── WORKING DATA
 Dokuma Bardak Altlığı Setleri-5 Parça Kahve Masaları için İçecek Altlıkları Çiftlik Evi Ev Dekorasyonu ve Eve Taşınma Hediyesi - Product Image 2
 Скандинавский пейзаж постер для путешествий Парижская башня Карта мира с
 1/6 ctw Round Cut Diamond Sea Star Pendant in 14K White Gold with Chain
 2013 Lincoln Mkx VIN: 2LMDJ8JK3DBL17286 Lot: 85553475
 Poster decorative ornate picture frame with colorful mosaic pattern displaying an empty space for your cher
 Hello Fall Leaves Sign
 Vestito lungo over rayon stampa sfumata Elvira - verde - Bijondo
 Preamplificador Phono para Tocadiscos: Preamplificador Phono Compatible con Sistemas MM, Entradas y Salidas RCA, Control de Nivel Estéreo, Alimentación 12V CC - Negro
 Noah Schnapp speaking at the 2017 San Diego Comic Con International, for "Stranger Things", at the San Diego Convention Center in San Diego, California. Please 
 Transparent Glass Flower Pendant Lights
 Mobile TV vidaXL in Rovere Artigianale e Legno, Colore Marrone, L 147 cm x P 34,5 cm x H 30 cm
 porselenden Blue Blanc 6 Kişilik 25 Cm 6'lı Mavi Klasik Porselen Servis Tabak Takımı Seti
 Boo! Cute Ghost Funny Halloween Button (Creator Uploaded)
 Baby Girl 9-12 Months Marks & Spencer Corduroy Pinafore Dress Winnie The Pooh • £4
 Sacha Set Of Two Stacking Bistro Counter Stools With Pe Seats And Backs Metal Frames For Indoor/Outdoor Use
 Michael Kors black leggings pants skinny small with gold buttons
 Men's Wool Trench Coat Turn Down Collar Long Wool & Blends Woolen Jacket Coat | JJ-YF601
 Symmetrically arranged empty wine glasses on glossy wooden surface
────
> **INSTRUCTIONS FOR THE TASK**:
Find "Michael Kors black" in the records above. Repeat its line and every later line exactly, through the last one.

> **RESULT OF THIS TASK**:
 Michael Kors black leggings pants skinny small with gold buttons
 Men's Wool Trench Coat Turn Down Collar Long Wool & Blends Woolen Jacket Coat | JJ-YF601
 Symmetrically arranged empty wine glasses on glossy wooden surface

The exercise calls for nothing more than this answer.